Keduanya melanjutkan langkah mereka. Beberapa menit kemudian Louise kembali membuka suaranya,
"Kalau Nicloes, bagaimana menurut kakak?" tanya Louise tiba-tiba.
"Pengucapannya sedikit sulit, Louise," sambut Nick.
Jawaban dari sang Kakak sukses membuat Louise mengerucutkan bibir, menghadirkan suara tawa dari Nick ketika ia melihat wajah cemberut sang adik.
"Tapi, sekarang kakak terpikirkan satu nama yang bisa digunakan laki-laki ataupun perempuan," ucap Nick membuat Louise menatap wajah kakaknya penasaran.
"NYLOES," ungkap Nick menatap adiknya sembari tersenyum.
"Kenapa Nyloes? Itu sama saja nama aku sendiri kakak," protes Louise memasang wajah cemberut lagi.
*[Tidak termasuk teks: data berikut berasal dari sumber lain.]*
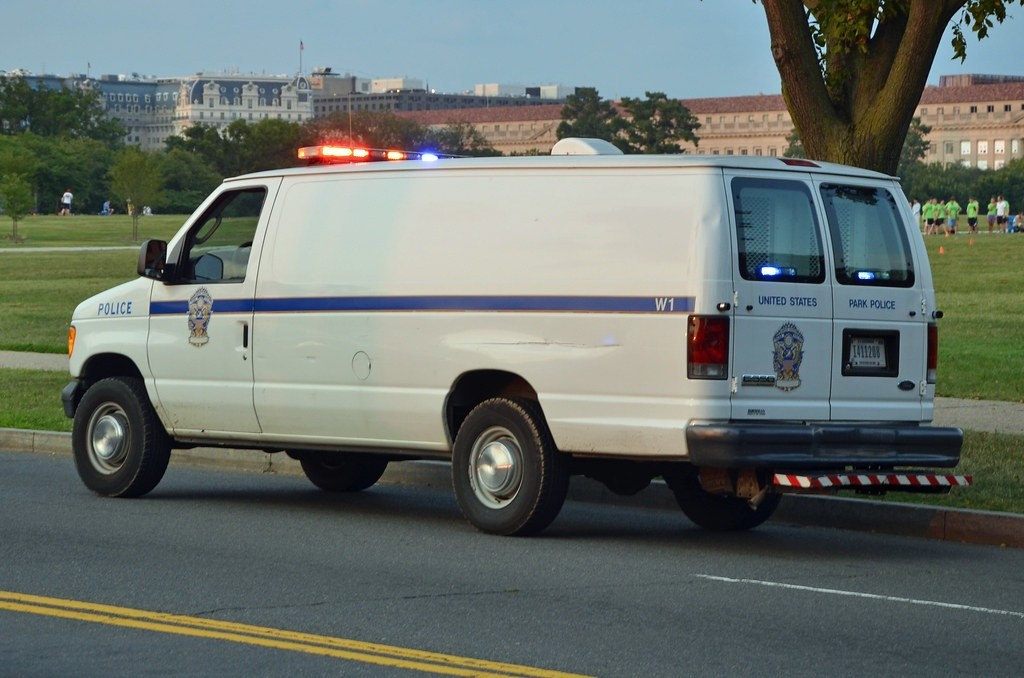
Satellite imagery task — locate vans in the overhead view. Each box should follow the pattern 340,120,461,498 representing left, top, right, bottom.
60,138,973,538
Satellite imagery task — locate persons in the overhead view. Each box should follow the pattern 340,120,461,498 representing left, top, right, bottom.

"Kakak menggabungkan nama Nicholas dan Louise, ternyata nama kita unik ya?" ucap Nick tersenyum lebar.
"Eehhh,,, Tunggu Louise!" Nick segera menarik tangan adiknya saat mereka akan menyeberang jalan.
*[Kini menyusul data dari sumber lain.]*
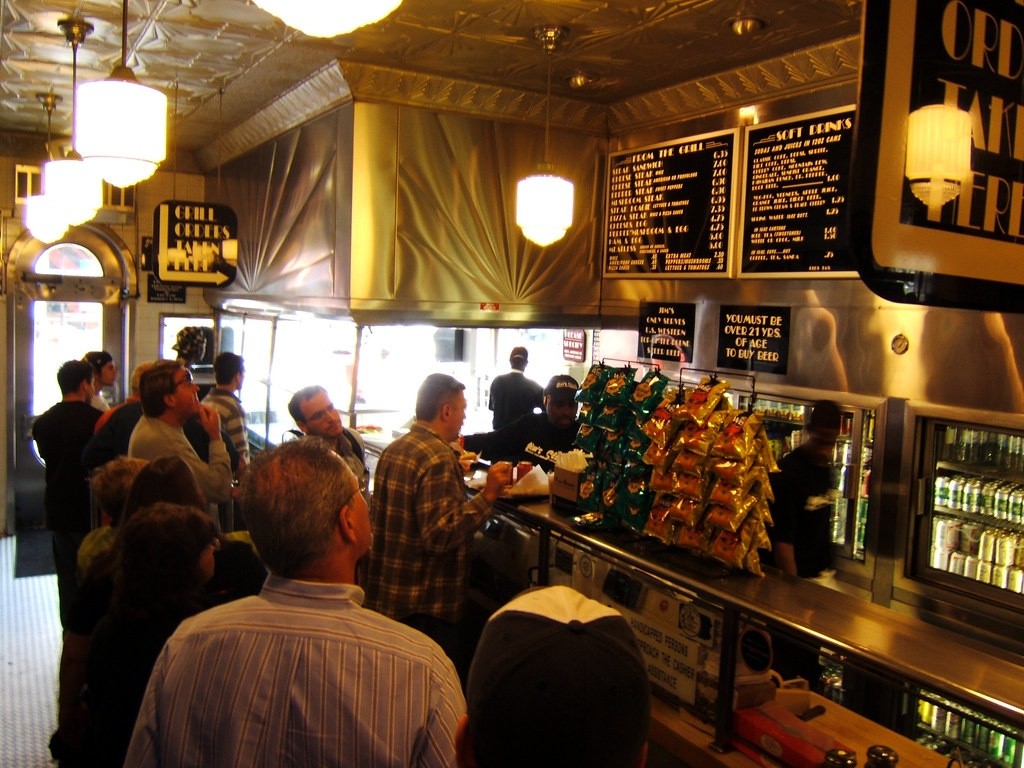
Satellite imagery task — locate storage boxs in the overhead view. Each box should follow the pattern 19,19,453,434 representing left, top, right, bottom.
551,466,588,504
"Masih lampu merah," tegurnya.
"Tidak ada siapapun yang melihat, di sini juga sepi," jawab Louise tanpa beban.
"Tapi kakak melihat, dan itu tetap berbahaya," jawab Nick pura-pura marah.
"Iya,,, iya,,, Kenapa kakak marah? Bagaimana kakak bisa mendapatkan pasangan kalau suka marah?" gerutu Louise.
"Ehh,,, Siapa yang mengajarimu berbicara begitu? Buku apa sebenarnya yang kamu baca di perpustakaan?" tanya Nick menyelidik.
"Teman Bibi yang sering datang ke perpustakaan sangat cantik, kakak cantik itu juga selalu datang bersama pasangannya, dan pasangan dari kakak cantik itu tampan. Kak Nick kan lebih tampan, tapi kak Nick tidak memiliki pasangan," jawab Louise.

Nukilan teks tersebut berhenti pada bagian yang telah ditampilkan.